• [Exercise] Only the lines from the top of the records below through the line containing "content_type: image/svg+xml" should be printed, exactly and without pictures.

• [Task input]

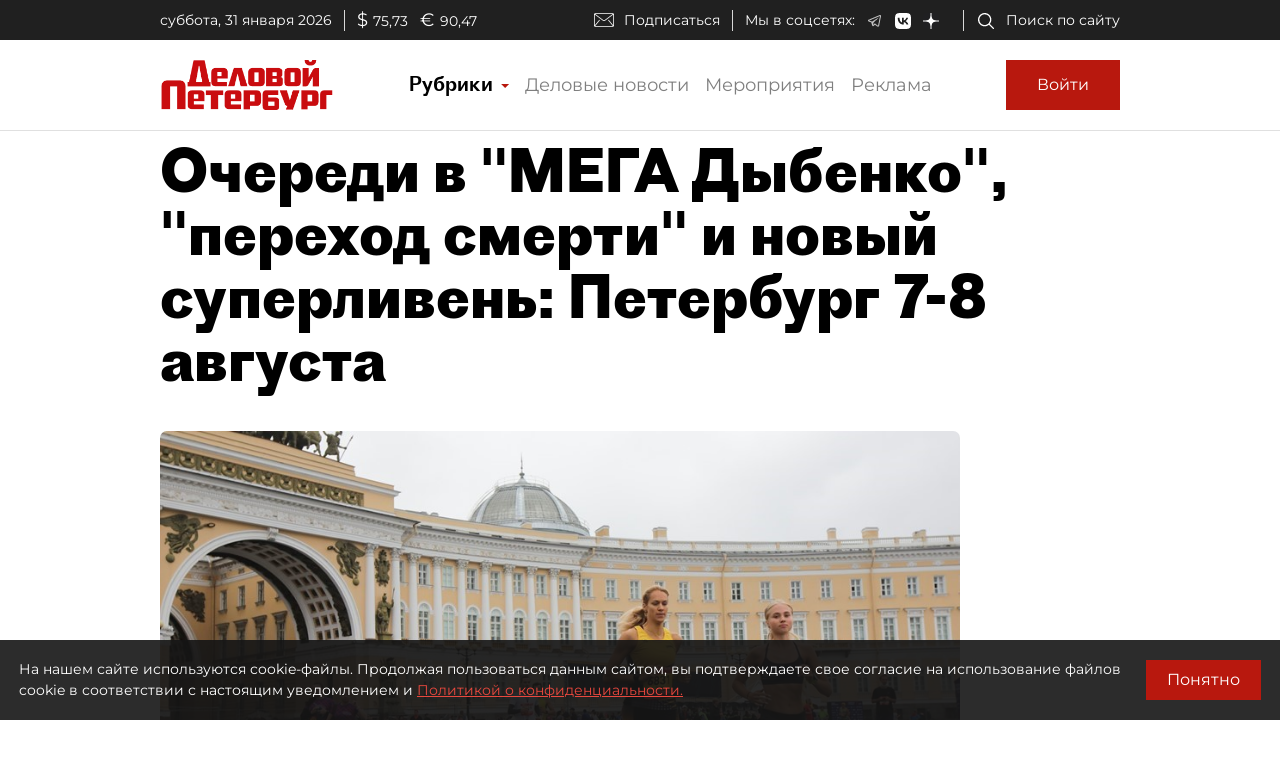

--- FILE ---
content_type: application/javascript
request_url: https://smi2.ru/counter/settings?payload=COmNAxjOxqWLwTM6JDM1MjYwNWIzLTBjYmYtNDJmMS1hZDdhLWM0NDZjOTJkMTc0Yw&cb=_callbacks____0ml1kbto5
body_size: 1518
content:
_callbacks____0ml1kbto5("[base64]");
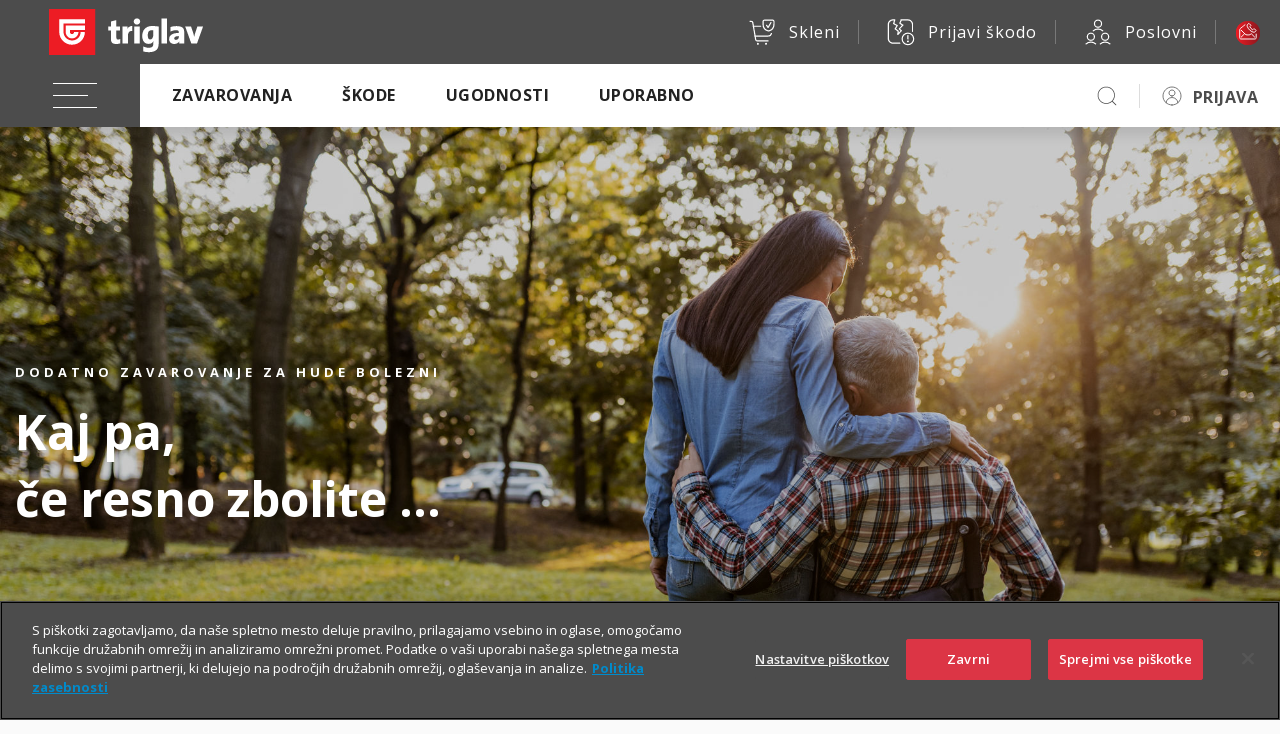

--- FILE ---
content_type: image/svg+xml
request_url: https://skleni.triglav.si/triglav-web-static/seamless/latest/images/icons/ui/icon-envelope-closed-big.svg
body_size: 685
content:
<svg width="64" height="64" viewBox="0 0 64 64" fill="none" xmlns="http://www.w3.org/2000/svg">
<path d="M56 47.8335C55.9979 48.4074 55.7675 48.9572 55.359 49.3631C54.9505 49.7689 54.3971 49.9979 53.8194 50H10.1806C9.60292 49.9979 9.04952 49.7689 8.64104 49.3631C8.23256 48.9572 8.00214 48.4074 8 47.8335V16.1665C8.00214 15.5926 8.23256 15.0428 8.64104 14.6369C9.04952 14.2311 9.60292 14.0021 10.1806 14H53.8167C54.3944 14.0021 54.9478 14.2311 55.3563 14.6369C55.7648 15.0428 55.9952 15.5926 55.9973 16.1665L56 47.8335Z" stroke="#4C4C4C" stroke-width="2" stroke-miterlimit="10" stroke-linecap="round"/>
<path d="M37.0087 33.5427C35.6595 34.9673 33.8437 35.7656 31.9523 35.7656C30.0608 35.7656 28.2451 34.9673 26.8959 33.5427M37.0087 33.5427L50 20M37.0087 33.5427L50 44M26.8959 33.5427L14 20M26.8959 33.5427L14 44" stroke="#4C4C4C" stroke-width="2" stroke-miterlimit="10" stroke-linecap="round"/>
</svg>
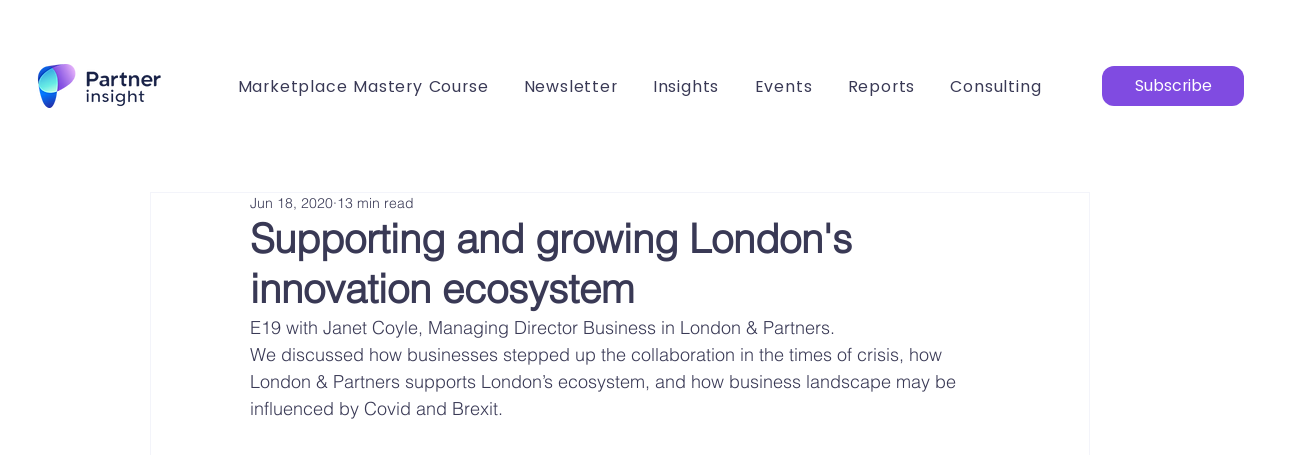

--- FILE ---
content_type: text/plain; charset=utf-8
request_url: https://rs.fullstory.com/rec/page
body_size: -51
content:
{"reason_code":4,"reason":"Org blocks origin domain","cookie_domain":"partnerinsight.io"}
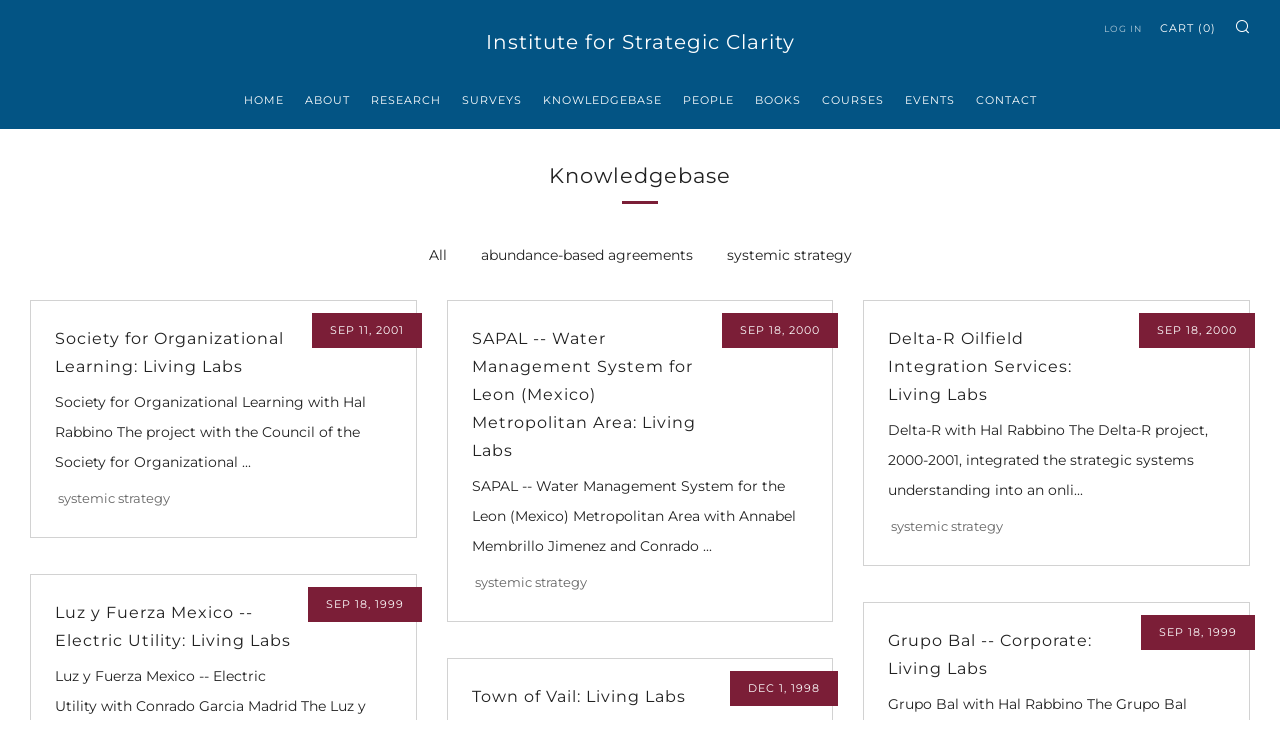

--- FILE ---
content_type: text/javascript
request_url: https://isclarity.org/cdn/shop/t/2/assets/custom.js?v=152733329445290166911663517488
body_size: -667
content:
//# sourceMappingURL=/cdn/shop/t/2/assets/custom.js.map?v=152733329445290166911663517488
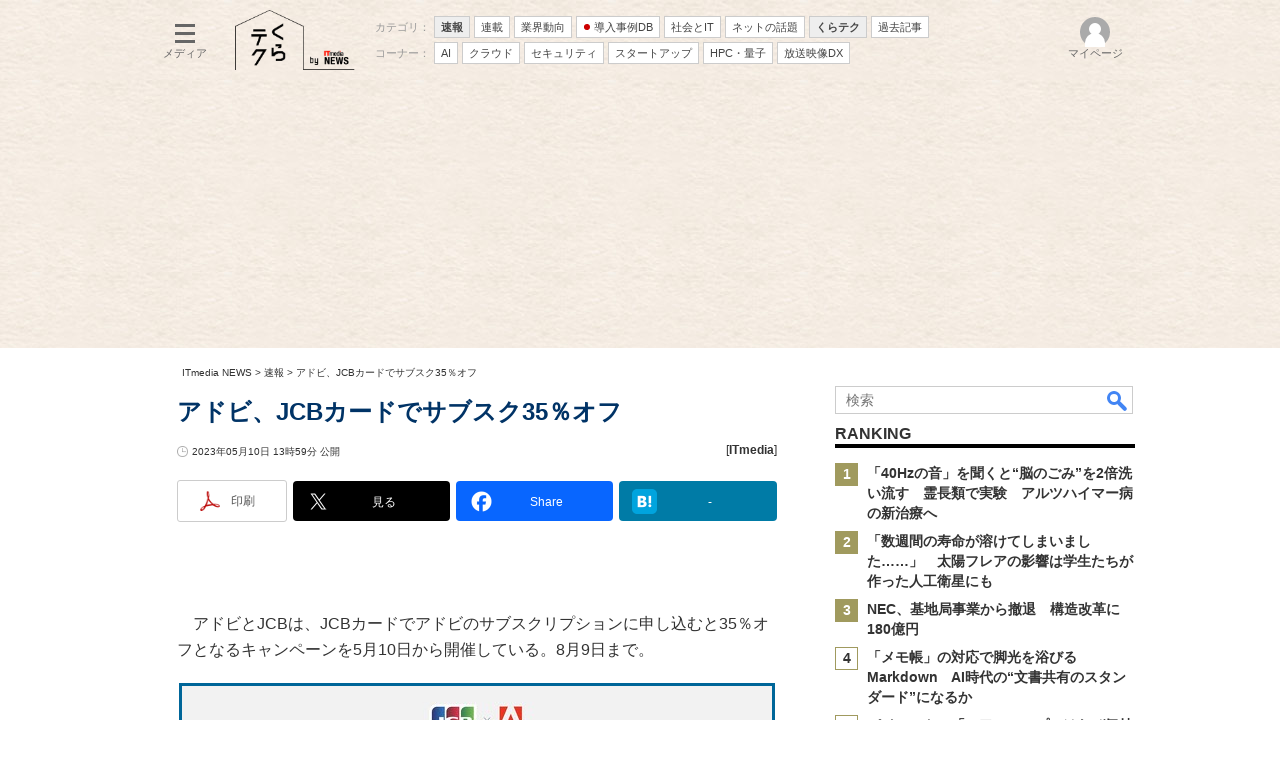

--- FILE ---
content_type: text/html; charset=utf-8
request_url: https://www.google.com/recaptcha/api2/aframe
body_size: 117
content:
<!DOCTYPE HTML><html><head><meta http-equiv="content-type" content="text/html; charset=UTF-8"></head><body><script nonce="8Rio6pNJ7xMSCKf3mtJaOA">/** Anti-fraud and anti-abuse applications only. See google.com/recaptcha */ try{var clients={'sodar':'https://pagead2.googlesyndication.com/pagead/sodar?'};window.addEventListener("message",function(a){try{if(a.source===window.parent){var b=JSON.parse(a.data);var c=clients[b['id']];if(c){var d=document.createElement('img');d.src=c+b['params']+'&rc='+(localStorage.getItem("rc::a")?sessionStorage.getItem("rc::b"):"");window.document.body.appendChild(d);sessionStorage.setItem("rc::e",parseInt(sessionStorage.getItem("rc::e")||0)+1);localStorage.setItem("rc::h",'1769921076289');}}}catch(b){}});window.parent.postMessage("_grecaptcha_ready", "*");}catch(b){}</script></body></html>

--- FILE ---
content_type: text/javascript;charset=utf-8
request_url: https://p1cluster.cxense.com/p1.js
body_size: 98
content:
cX.library.onP1('3g4a38q9mzdu22l6wxgr7bqrbh');


--- FILE ---
content_type: text/javascript;charset=utf-8
request_url: https://id.cxense.com/public/user/id?json=%7B%22identities%22%3A%5B%7B%22type%22%3A%22ckp%22%2C%22id%22%3A%22ml39axqk11nk3riz%22%7D%2C%7B%22type%22%3A%22lst%22%2C%22id%22%3A%223g4a38q9mzdu22l6wxgr7bqrbh%22%7D%2C%7B%22type%22%3A%22cst%22%2C%22id%22%3A%223g4a38q9mzdu22l6wxgr7bqrbh%22%7D%5D%7D&callback=cXJsonpCB7
body_size: 205
content:
/**/
cXJsonpCB7({"httpStatus":200,"response":{"userId":"cx:7u6ndx0autp42v8dh2fcdg46b:19onyveeudxam","newUser":false}})

--- FILE ---
content_type: application/javascript; charset=utf-8
request_url: https://fundingchoicesmessages.google.com/f/AGSKWxU6Rmia5CTne62wMBpVNMrZMUnz-nlMkJ0hfSm8r--3Io6SoREGNm0QKT1Ch9t0FGWWucLn8p50iCA-aL9mG7U-U_r3I5br0SFX1B1xQ39sUd3U0sAqkqgq2nkFSUTyOlFVEyB1w9v7Bn2BvqnVdPYgY02glNqHnCc2mfUA3miuQOHPXWEI4kjpUydu/_/60x468.://adv./toolkitads./site/ads?/728by90_
body_size: -1288
content:
window['8571e22b-6c7a-45f7-8c0f-c80d6f13b803'] = true;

• [Expected answer]
--- FILE ---
content_type: application/javascript
request_url: https://smi2.ru/counter/settings?payload=COmNAxjOxqWLwTM6JDM1MjYwNWIzLTBjYmYtNDJmMS1hZDdhLWM0NDZjOTJkMTc0Yw&cb=_callbacks____0ml1kbto5
body_size: 1518
content:
_callbacks____0ml1kbto5("[base64]");

--- FILE ---
content_type: image/svg+xml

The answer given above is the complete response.